The proposed standards would require federal infrastructure projects to use American-made construction materials, including plastic and polymer-based products, glass, drywall, and lumber. The White House Office of Management and Budget (OMB) is set to release the new standards today.
According to Reuters, the OMB is soliciting public input on whether engineered wood products (like CLT), bricks, paints, and other materials should be included in the new guidance. The public will have 30 days to comment on the proposal.
If and when the new standards are approved, the White House stated that it would apply to almost all federally-supported infrastructure, including water infrastructure, high-speed internet, roads, bridges, and buildings. According to the briefing, the standards would “[provide] consistency for companies and state and local governments to apply the standards and a strong federal government-wide demand signal.”
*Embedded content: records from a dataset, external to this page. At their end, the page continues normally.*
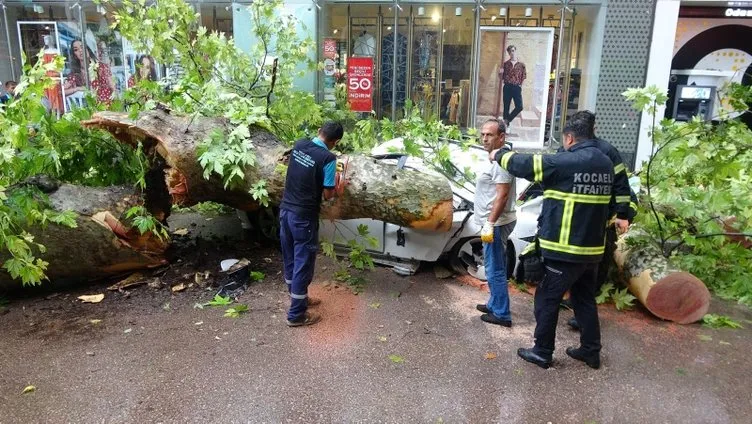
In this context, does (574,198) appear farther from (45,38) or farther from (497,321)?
(45,38)

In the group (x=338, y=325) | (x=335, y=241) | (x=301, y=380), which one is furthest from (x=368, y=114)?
(x=301, y=380)

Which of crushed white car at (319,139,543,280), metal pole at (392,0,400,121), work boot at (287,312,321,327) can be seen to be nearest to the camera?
work boot at (287,312,321,327)

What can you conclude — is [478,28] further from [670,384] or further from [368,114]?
[670,384]

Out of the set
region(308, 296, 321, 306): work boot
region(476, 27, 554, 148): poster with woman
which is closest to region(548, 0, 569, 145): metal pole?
region(476, 27, 554, 148): poster with woman

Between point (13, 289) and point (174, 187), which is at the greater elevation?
point (174, 187)

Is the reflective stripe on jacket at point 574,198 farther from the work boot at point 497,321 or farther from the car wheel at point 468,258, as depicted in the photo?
the car wheel at point 468,258

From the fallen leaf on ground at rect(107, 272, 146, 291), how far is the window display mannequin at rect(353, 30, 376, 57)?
24.3ft

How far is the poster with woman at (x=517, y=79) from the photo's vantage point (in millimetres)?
10828

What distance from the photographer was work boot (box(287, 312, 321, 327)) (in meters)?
4.45

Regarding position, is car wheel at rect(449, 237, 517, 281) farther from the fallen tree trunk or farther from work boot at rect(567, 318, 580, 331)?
the fallen tree trunk

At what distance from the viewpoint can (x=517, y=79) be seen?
36.2 ft

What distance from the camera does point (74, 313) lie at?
4.71m

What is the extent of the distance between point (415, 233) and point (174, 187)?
7.84 feet

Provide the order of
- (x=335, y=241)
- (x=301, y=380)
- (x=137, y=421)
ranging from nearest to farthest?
1. (x=137, y=421)
2. (x=301, y=380)
3. (x=335, y=241)
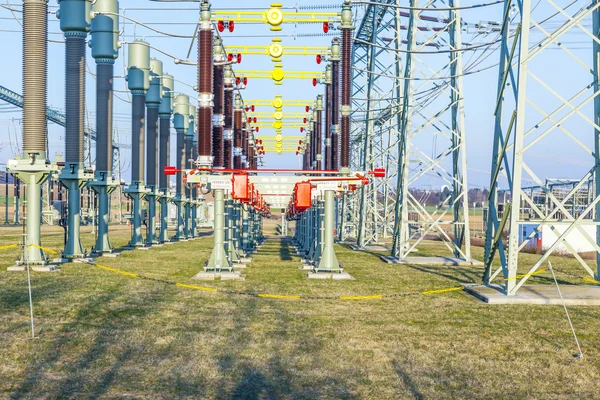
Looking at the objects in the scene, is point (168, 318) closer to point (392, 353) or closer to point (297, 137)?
point (392, 353)

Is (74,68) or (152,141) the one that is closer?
(74,68)

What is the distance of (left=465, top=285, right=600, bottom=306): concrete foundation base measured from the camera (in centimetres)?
1330

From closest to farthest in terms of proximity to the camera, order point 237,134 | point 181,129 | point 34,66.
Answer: point 34,66 → point 237,134 → point 181,129

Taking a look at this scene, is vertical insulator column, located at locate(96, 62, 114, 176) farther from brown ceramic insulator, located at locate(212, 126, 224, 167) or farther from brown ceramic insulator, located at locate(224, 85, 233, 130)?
brown ceramic insulator, located at locate(212, 126, 224, 167)

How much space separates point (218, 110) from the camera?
69.9 ft

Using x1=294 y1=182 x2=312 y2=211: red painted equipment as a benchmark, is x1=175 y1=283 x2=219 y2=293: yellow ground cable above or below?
below

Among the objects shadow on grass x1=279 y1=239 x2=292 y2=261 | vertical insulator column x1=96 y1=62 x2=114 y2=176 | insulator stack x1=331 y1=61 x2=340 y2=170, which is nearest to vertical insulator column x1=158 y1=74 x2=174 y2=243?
shadow on grass x1=279 y1=239 x2=292 y2=261

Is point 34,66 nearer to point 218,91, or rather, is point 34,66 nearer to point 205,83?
point 205,83

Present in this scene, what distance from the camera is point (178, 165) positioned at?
46.7 meters

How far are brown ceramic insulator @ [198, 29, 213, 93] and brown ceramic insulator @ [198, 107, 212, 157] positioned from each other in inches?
20.7

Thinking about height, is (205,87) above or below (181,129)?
below

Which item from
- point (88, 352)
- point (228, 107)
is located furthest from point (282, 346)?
point (228, 107)

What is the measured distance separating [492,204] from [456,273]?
5.17 metres

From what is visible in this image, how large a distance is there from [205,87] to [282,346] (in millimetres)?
9382
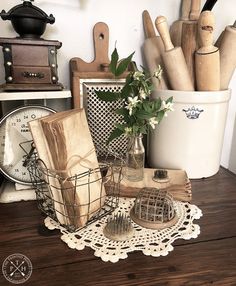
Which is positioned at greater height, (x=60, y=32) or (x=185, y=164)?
(x=60, y=32)

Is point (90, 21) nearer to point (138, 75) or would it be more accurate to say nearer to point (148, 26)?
point (148, 26)

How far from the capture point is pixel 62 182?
480 millimetres

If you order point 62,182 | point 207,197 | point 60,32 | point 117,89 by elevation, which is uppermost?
point 60,32

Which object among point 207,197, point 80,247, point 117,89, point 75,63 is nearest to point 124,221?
point 80,247

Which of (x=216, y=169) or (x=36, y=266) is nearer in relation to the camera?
(x=36, y=266)

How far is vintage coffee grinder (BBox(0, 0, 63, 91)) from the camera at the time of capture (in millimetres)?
614

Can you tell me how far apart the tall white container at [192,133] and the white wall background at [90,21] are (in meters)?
0.26

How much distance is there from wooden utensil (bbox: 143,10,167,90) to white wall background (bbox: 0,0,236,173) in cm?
4

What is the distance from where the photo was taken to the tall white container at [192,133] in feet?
2.22

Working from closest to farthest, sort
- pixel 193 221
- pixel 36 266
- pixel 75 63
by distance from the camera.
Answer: pixel 36 266 → pixel 193 221 → pixel 75 63

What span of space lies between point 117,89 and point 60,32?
0.86 ft

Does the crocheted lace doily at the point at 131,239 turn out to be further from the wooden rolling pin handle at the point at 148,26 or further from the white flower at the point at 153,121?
the wooden rolling pin handle at the point at 148,26

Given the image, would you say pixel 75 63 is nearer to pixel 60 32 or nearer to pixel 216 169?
pixel 60 32

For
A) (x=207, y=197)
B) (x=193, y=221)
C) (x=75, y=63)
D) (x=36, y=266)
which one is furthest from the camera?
(x=75, y=63)
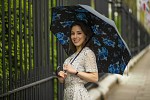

The OMB’s standards were created under the 2021 Infrastructure Investment and Jobs Act, a $1.2 trillion law that provides funding to build and repair infrastructure, expand high-speed internet, replace lead drinking water pipes, and more. The law also expanded standards that required federal infrastructure projects to use more metals, construction materials, and other products made in America.
However, under both the current and proposed standards, made in America does not mean 100 percent made in America. Before Biden changed the old rules in March 2022, 55 percent of a given construction material had to be made with products created in the States. Biden upped those percentages to 65 percent next year, and 75 percent in 2029.
While these rules were embraced by some, not everyone in the construction industry is entirely satisfied with the proposal.
In a statement reported by Construction Dive, the construction industry trade group National Utility Contractors Association shared its thoughts on the new guidance: “Our nation’s utility construction industry literally digs into fresh American soil to complete our projects, so we support sourcing materials from American manufacturers. But a one-size-fits-all solution never fits individual projects like ours.”
The statement added that keeping federal infrastructure expenditures down can necessitate the use of some cheaper, imported materials.